(Excerpts of spatial question data)
########

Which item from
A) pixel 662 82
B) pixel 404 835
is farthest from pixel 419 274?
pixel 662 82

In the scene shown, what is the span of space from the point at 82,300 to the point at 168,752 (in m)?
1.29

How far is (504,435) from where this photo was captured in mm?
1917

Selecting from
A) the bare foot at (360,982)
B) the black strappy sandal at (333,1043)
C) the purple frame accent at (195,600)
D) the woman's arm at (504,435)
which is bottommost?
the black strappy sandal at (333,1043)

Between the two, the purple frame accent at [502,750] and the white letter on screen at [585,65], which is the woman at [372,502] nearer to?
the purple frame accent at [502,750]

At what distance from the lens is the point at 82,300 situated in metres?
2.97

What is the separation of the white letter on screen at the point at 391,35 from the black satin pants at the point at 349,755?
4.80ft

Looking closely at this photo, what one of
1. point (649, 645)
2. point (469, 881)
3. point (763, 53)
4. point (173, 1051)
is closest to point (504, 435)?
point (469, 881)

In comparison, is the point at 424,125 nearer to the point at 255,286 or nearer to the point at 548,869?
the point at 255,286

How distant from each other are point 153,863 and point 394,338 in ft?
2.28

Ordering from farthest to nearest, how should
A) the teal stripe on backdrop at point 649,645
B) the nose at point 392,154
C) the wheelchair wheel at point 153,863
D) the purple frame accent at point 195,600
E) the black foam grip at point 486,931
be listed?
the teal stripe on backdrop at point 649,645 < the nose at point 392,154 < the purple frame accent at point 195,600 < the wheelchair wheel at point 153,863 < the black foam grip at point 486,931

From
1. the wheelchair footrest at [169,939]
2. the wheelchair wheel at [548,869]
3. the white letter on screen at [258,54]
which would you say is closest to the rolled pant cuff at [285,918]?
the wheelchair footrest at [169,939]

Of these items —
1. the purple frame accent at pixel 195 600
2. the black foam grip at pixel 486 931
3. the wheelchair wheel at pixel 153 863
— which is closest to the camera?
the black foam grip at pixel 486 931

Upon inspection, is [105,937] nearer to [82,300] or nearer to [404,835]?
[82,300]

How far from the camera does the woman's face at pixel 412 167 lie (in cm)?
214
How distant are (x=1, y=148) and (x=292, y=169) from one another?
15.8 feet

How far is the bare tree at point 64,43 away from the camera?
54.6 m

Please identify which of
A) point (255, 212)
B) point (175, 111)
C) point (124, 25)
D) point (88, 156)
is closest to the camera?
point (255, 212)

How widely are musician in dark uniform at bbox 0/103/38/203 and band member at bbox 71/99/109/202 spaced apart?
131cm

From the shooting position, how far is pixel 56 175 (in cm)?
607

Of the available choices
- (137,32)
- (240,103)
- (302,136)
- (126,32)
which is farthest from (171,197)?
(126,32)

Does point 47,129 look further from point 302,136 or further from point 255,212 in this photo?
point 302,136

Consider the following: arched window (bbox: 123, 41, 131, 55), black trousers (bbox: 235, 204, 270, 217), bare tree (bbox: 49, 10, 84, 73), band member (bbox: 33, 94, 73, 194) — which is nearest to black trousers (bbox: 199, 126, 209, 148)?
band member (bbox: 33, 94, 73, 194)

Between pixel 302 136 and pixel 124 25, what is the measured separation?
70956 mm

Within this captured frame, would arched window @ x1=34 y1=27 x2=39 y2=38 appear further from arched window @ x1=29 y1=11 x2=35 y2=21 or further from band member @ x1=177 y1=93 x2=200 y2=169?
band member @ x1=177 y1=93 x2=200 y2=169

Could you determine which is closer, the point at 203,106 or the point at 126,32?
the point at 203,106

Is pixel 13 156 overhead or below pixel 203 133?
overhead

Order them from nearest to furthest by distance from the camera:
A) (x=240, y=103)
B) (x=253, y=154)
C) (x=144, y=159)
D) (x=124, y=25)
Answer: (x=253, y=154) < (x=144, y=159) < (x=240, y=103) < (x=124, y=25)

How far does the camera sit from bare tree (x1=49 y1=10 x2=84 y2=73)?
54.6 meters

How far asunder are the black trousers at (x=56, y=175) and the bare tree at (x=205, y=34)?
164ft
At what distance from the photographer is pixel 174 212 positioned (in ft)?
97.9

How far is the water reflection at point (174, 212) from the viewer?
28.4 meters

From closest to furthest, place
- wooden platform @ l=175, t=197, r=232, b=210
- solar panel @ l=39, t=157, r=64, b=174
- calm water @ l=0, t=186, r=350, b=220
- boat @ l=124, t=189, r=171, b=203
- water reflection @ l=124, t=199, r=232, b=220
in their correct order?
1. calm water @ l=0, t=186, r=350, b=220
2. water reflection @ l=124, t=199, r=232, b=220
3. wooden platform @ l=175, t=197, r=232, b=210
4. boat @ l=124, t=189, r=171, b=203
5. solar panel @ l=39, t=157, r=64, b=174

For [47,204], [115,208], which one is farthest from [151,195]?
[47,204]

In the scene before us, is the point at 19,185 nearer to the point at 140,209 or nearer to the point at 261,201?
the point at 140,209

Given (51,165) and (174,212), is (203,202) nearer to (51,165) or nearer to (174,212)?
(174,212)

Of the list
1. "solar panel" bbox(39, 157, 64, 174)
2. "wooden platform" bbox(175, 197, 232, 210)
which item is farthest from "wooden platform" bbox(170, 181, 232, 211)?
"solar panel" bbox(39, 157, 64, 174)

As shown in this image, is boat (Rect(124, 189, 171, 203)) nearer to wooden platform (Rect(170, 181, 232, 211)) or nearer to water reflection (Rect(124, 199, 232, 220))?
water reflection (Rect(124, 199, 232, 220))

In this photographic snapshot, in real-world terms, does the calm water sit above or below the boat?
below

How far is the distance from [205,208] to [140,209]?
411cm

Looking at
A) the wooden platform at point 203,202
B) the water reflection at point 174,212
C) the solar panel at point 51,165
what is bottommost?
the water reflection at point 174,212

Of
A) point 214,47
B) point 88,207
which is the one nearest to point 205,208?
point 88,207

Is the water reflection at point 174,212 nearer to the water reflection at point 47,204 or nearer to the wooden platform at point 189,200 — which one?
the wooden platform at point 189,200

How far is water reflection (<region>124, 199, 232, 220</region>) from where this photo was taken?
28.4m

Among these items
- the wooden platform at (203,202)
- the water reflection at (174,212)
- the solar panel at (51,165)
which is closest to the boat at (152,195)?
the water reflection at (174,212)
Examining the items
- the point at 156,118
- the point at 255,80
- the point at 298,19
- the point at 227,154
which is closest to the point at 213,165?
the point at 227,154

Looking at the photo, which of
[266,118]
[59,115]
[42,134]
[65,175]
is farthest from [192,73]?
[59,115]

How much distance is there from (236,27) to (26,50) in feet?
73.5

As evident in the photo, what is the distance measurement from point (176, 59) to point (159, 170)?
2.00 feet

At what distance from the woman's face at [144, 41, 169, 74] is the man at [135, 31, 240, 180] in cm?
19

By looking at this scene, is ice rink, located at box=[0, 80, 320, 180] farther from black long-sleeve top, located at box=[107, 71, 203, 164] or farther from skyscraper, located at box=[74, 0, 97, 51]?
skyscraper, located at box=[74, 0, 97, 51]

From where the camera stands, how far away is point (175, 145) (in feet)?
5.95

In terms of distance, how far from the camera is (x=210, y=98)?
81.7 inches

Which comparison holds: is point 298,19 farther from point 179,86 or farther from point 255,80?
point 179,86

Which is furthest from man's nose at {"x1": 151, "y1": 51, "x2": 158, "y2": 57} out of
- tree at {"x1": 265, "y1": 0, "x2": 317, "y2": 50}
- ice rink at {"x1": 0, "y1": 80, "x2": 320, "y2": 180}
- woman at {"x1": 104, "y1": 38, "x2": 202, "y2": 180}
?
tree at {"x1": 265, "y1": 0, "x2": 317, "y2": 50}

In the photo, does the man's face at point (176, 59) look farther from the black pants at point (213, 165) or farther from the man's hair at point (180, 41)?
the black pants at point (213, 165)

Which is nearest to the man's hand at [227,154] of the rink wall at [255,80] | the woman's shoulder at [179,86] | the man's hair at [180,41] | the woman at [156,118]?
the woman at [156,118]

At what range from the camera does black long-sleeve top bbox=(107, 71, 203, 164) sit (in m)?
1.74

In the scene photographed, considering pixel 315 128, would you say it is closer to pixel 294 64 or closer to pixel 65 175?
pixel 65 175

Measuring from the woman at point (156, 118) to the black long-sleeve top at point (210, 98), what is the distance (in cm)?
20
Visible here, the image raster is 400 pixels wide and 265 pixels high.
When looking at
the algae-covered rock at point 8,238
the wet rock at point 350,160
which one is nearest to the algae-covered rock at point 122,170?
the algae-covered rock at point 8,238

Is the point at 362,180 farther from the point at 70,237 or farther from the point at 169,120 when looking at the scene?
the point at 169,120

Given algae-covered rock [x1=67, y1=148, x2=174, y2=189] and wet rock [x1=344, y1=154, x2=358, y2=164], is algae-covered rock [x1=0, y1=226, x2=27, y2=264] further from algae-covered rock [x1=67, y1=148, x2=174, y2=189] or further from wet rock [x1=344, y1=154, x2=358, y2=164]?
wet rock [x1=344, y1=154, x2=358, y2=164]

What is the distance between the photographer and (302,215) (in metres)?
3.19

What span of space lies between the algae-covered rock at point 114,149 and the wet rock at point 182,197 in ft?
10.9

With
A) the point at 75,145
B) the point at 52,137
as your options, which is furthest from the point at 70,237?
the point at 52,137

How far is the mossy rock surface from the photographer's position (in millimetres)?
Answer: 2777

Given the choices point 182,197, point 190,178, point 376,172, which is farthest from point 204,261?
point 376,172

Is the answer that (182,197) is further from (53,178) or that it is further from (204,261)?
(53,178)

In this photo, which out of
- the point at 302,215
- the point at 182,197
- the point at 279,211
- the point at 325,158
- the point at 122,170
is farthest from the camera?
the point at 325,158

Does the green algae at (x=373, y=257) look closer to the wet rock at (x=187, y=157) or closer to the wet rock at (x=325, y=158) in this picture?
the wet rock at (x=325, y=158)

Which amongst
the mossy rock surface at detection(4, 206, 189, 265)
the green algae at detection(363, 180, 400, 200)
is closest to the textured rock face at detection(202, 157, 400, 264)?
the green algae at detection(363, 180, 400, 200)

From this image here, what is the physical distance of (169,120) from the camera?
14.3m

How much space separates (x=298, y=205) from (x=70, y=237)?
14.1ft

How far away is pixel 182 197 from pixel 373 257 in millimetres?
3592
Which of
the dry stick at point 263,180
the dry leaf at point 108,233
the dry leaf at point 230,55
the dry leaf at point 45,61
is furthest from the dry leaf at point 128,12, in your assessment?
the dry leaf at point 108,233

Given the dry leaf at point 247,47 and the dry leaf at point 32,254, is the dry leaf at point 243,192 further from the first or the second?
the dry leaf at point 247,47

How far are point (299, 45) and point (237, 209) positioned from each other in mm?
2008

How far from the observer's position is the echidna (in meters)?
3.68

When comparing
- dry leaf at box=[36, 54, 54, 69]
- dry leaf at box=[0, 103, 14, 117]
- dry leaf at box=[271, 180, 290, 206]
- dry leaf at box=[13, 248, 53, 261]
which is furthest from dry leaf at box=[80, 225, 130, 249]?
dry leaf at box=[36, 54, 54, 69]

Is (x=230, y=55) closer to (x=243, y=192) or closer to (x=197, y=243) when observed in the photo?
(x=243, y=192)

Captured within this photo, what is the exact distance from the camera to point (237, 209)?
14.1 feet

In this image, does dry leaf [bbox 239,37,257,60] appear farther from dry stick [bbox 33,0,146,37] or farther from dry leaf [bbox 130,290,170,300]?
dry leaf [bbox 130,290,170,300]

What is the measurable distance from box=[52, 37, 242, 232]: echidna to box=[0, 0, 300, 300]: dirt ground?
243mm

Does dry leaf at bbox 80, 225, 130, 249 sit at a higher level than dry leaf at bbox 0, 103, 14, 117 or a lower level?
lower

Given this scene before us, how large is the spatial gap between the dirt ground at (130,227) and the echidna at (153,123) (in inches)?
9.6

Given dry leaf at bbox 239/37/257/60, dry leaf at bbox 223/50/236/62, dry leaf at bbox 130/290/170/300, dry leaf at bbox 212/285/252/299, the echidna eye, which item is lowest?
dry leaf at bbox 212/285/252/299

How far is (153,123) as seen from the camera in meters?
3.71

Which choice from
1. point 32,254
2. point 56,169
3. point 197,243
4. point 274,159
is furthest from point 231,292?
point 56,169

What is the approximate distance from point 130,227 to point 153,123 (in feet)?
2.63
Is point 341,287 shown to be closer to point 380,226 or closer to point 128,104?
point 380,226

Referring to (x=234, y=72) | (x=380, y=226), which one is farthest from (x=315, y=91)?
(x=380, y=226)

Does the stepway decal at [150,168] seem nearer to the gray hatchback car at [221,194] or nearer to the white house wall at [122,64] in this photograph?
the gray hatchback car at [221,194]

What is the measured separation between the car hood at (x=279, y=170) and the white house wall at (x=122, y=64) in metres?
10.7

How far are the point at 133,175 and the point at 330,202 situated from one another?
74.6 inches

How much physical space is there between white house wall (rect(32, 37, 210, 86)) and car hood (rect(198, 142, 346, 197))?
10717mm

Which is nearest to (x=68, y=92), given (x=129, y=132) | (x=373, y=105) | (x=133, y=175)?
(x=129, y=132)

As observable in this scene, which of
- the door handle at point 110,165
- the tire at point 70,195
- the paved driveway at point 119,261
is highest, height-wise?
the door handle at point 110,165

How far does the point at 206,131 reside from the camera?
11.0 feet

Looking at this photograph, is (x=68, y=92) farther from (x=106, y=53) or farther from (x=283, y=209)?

########

**DIRECTIONS**
Find the line that contains "What is the approximate" in the listing above. Retype it and every line after it up to the last, exactly, and nothing else.

**EXPECTED ANSWER**
What is the approximate distance from point 130,227 to point 153,123 (in feet)?
2.63
Is point 341,287 shown to be closer to point 380,226 or closer to point 128,104?
point 380,226

Referring to (x=234, y=72) | (x=380, y=226), which one is farthest from (x=315, y=91)?
(x=380, y=226)

Does the stepway decal at [150,168] seem nearer to the gray hatchback car at [221,194] or nearer to the white house wall at [122,64] in this photograph?
the gray hatchback car at [221,194]

What is the measured separation between the car hood at (x=279, y=170) and the white house wall at (x=122, y=64) in metres?
10.7

How far are the point at 133,175 and the point at 330,202 situated from one another?
74.6 inches

How much physical space is there between white house wall (rect(32, 37, 210, 86)) and car hood (rect(198, 142, 346, 197))?
10717mm

Which is nearest to (x=68, y=92), given (x=129, y=132) | (x=373, y=105) | (x=133, y=175)?
(x=129, y=132)

As observable in this scene, which of
- the door handle at point 110,165
- the tire at point 70,195
- the paved driveway at point 119,261
is highest, height-wise?
the door handle at point 110,165

How far does the point at 206,131 reside from the camera?
11.0 feet

Looking at this photograph, is (x=68, y=92) farther from (x=106, y=53) or farther from (x=283, y=209)?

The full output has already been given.